Les Causses et les Cévennes ont été inscrites aujourd'hui au Patrimoine mondial de l'Unesco, annonce aujourd'hui l'organisation onusienne sur Twitter. Avec Causses et Cévennes, ce ne sont pas seulement des étendues grandioses de plateaux pelés et de puissants massifs granitiques qui entrent au patrimoine de l'humanité, mais aussi la culture des bergers qui ont façonné ces paysages pendant des millénaires.
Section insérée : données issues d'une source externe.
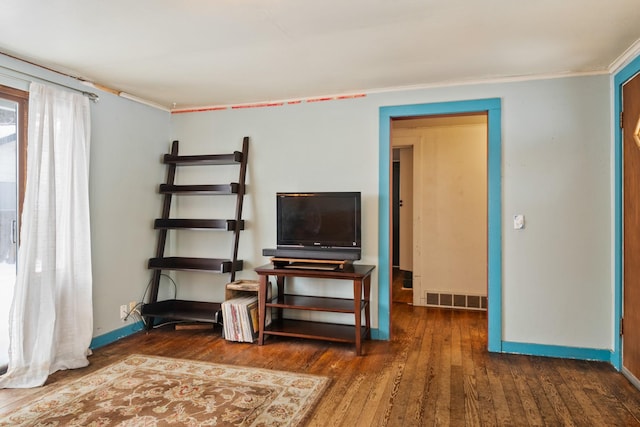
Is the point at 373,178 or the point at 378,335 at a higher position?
the point at 373,178

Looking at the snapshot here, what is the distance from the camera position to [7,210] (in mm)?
2787

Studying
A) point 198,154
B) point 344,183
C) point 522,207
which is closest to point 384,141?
point 344,183

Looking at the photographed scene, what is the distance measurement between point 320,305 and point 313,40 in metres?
2.10

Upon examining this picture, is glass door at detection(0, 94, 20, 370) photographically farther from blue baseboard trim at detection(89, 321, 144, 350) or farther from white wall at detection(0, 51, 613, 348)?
blue baseboard trim at detection(89, 321, 144, 350)

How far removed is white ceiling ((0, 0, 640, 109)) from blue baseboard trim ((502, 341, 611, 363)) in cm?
220

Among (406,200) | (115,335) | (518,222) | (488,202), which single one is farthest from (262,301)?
(406,200)

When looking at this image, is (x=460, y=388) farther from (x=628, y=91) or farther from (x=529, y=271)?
(x=628, y=91)

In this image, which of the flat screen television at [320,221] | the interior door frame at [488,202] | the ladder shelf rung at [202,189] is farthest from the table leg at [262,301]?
the interior door frame at [488,202]

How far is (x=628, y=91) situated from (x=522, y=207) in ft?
3.52

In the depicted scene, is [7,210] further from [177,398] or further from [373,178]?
[373,178]

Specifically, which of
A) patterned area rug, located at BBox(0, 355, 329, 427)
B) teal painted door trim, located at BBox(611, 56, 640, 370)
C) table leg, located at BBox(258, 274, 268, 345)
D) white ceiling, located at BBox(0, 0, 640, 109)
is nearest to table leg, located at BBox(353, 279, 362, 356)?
patterned area rug, located at BBox(0, 355, 329, 427)

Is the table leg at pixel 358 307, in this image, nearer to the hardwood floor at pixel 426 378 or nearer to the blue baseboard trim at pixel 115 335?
the hardwood floor at pixel 426 378

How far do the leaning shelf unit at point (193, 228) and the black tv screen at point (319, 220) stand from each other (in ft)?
1.69

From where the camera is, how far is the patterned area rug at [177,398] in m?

En inscrivant Causses et Cévennes sur sa prestigieuse liste, l'Unesco reconnaît la valeur universelle exceptionnelle non pas d'un milieu naturel, mais d'un "paysage culturel évolutif et vivant".
Les bois couvraient autrefois la quasi-totalité du territoire. L'élevage extensif et la culture, dans les dolines (dépressions circulaires) ou sur les terrasses, ont dégagé l'espace et conféré une unité à des paysages contrastés: à l'ouest, les imposants plateaux calcaires des Causses (Larzac, Causse Méjean...), incisés par les Gorges du Tarn, de la Dourbie ou de la Jonte; à l'est, les vallées cévenoles boisées; au milieu et au nord, les massifs granitiques (mont Lozère, mont Aigoual), qui culminent à 1.699 m et où est juchée la dernière station météo de montagne habitée en France.
Le périmètre retenu pour l'inscription au patrimoine mondial ne couvre pas tous les Causses, ni toutes les Cévennes. Mais il s'étend sur 3.000 kilomètres carrés répartis entre Aveyron, Lozère, Gard et Hérault. Là, "un cadre naturel grandiose, la faune et la flore préservées, associés à un paysage rural qui s'est construit pendant plusieurs millénaires font des Causses et des Cévennes un conservatoire vivant du patrimoine agropastoral de l'Europe", disait le dossier de candidature.
Le dossier avait été renvoyé à deux reprises par l'Unesco, en 2006 et 2009. On a d'abord douté de la valeur universelle exceptionnelle du patrimoine présenté. Puis il a fallu préciser les attributs de l'agropastoralisme. Il y a aussi eu cette "grande interrogation" de l'Unesco, dit Frédérique Nègre, directrice du parc naturel régional des Grands Causses: un territoire aussi vaste a-t-il les moyens de conserver une valeur aussi exceptionnelle ?


C'est le dernier né des sentiers de randonnée dans la région des Gorges du Tarn en Lozère. A l'initiative des collectivités et du Parc national des Cévennes c'est proche du Roc des Hourtous que ce sentier de découverte des oiseaux est né cet été 2016. Les garde-moniteurs du Parc national ont avec les enfants de l'école primaire du Causse Méjean entrepris des actions de sensibilisation et ce travail pédagogique a permis d'enrichier cette création de balade.